Конечно, в этих разнообразных юридических отношениях, отдель­ных от организации и управления военной силой, а потому и не вхо­дящих в область военного права в тесном смысле, действия лиц воен­ных могут быть регулируемы общими правовыми нормами, но при из­вестных условиях для них создаются и особые постановления.

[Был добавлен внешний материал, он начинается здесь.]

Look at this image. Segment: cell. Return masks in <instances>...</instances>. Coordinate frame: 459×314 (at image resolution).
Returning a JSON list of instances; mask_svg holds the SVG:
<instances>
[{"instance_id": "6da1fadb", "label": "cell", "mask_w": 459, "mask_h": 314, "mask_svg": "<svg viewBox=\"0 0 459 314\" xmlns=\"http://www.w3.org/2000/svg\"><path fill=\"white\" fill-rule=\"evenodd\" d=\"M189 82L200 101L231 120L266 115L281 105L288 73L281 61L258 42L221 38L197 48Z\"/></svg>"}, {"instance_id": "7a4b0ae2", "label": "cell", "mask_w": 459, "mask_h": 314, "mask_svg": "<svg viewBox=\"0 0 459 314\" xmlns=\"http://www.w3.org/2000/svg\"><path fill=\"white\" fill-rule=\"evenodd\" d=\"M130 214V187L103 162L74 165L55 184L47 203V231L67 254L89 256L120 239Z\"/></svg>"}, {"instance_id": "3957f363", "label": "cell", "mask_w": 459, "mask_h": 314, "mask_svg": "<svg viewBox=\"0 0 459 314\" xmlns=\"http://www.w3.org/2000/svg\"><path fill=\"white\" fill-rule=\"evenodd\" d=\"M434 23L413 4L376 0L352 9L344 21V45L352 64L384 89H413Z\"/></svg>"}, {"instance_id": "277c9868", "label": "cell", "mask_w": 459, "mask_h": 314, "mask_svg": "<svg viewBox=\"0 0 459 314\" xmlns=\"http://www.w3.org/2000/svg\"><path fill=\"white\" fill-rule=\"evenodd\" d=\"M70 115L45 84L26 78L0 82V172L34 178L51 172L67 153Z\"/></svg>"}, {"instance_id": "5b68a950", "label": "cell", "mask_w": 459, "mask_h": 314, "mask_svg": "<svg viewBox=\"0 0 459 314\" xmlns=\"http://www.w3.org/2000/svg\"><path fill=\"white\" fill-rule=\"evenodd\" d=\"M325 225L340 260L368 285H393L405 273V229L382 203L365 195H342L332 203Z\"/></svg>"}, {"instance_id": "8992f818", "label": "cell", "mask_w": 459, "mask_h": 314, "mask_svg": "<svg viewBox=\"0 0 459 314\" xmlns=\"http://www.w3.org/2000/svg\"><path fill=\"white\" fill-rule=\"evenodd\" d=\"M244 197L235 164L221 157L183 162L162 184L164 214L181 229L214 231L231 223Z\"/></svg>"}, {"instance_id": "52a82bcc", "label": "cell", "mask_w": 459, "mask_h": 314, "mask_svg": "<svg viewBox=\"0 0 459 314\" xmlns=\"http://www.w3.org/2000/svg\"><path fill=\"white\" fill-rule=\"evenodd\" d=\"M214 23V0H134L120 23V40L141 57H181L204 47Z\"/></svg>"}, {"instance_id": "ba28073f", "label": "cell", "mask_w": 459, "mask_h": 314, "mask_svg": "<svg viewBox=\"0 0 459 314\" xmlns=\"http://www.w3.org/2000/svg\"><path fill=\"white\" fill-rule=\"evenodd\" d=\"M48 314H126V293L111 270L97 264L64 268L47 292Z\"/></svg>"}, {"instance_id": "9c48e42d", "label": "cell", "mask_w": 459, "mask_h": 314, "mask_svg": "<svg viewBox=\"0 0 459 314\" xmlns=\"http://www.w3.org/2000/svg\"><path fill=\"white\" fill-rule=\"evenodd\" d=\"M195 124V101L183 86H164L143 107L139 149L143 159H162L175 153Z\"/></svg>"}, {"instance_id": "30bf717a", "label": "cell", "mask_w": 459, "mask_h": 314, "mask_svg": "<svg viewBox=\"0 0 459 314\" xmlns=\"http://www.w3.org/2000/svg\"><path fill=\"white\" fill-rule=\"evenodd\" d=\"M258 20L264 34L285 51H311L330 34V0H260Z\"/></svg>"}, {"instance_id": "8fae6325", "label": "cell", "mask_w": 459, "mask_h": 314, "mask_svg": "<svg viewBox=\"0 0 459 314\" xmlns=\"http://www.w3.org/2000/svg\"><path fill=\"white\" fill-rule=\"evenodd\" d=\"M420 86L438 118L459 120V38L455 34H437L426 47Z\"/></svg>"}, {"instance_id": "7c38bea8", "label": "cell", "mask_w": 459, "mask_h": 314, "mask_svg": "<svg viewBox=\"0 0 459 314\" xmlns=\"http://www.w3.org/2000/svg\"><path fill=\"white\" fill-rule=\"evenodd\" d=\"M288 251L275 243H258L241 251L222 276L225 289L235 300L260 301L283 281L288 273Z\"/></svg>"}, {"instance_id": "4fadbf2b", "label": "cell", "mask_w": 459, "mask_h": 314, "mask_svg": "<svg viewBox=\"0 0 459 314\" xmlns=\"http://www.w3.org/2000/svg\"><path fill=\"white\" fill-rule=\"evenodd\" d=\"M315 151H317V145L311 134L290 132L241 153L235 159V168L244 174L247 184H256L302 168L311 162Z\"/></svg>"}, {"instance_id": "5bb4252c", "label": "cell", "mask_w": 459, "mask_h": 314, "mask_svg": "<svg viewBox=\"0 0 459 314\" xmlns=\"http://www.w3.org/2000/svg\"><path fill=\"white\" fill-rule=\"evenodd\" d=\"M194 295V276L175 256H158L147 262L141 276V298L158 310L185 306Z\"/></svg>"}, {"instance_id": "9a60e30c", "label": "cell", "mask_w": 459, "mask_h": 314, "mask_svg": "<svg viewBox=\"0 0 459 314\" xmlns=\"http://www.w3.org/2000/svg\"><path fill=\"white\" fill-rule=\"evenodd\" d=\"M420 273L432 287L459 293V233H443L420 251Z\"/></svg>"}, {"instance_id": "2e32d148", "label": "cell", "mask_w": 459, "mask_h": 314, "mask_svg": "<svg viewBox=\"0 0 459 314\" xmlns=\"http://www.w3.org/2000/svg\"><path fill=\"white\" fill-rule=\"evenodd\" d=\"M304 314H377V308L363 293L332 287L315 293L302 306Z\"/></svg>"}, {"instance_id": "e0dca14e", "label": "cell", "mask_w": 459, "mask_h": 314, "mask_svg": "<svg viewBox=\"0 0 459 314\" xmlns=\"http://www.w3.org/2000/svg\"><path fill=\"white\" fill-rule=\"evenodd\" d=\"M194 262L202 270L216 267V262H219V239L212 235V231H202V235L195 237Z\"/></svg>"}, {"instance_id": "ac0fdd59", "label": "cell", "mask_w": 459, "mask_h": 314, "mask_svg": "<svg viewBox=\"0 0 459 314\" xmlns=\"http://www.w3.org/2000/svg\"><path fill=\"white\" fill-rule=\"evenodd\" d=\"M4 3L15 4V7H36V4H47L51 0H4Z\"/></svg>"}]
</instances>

Такие специальные узаконения встречаются в законах полицейских, финан­совых, гражданских и в особенности - в уголовных, так что не толь­ко у нас, но и в большинстве западноевропейских государств су­ществуют особые военно-уголовные кодексы, применяемые при­том особыми военными судами, по специальным процессуальным пра­вилам.

Основанием такого выделения служит не только существование спе­циальных воинских интересов, посягательство на которые может быть совершаемо только воинскими чинами - специально воинские преступ­ные деяния, но и то, что принадлежность виновного к войску придает весьма нередко особый характер и учиненным им общим преступным деяниям.

Войско как в целом, так и в частях представляет крепко сплоченное целое, проникнутое началом дисциплины и иерархической подчинен­ностью, проникнутое единым духом, волей и даже мыслью, вырабаты­вающее, особенно в эпохи господства милитаризма, не только солидар­ность, начала товарищества и взаимопомощи, но иногда даже кастовую исключительность ее членов, создающее, наконец, отчасти в силу осо­бенностей занятий, специального изолированного воспитания, отчасти в силу условий военной жизни и быта особые воззрения на отношения военных друг к другу и к лицам, в состав войска не входящим, особое, так сказать, жизневоззрение, понятие об особой воинской чести, чести зна­мени, даже чести мундира.

Эти своеобразные условия вызывают в войске не только особую, строго определенную дисциплинарную власть над ее членами, но придают особый оттенок и учиняемым военнослужащими преступным деяниям, по крайней мере тем, в которых затрагиваются начала воинской дисциплины и чинопочитания или принципы воинской чести.

Конечно, как я указывал ранее, подобные же черты характеризуют и преступные деяния служащих вообще, но по отношению к военнослу­жащим они получают усиленное, а иногда даже без нужды приподнятое значение, так как замкнутая отделенность, противоположение своим чужих, подразумевая под последними не врагов, против которых призвана служить военная сила, а сограждан, сынов общей Родины, поддерживая дисциплину, совершенствуя механизм массовых движений, может грозить опасностью и опасностью серьезной, для общегосударственного порядка. Преувеличенное значение воинской части, в особенности при замене высо­кого понятия о боевой чести солдата, покоящегося на идее самопожер­твования, беззаветного принесения на защиту престола и Отечества высшего блага - жизни, понятием о показной чести мундира, проникнутым себялюбием и бессодержательным тщеславием, легко может обра-


тить войско из органа охраны и созидания в орудие подавления и разру­шения1.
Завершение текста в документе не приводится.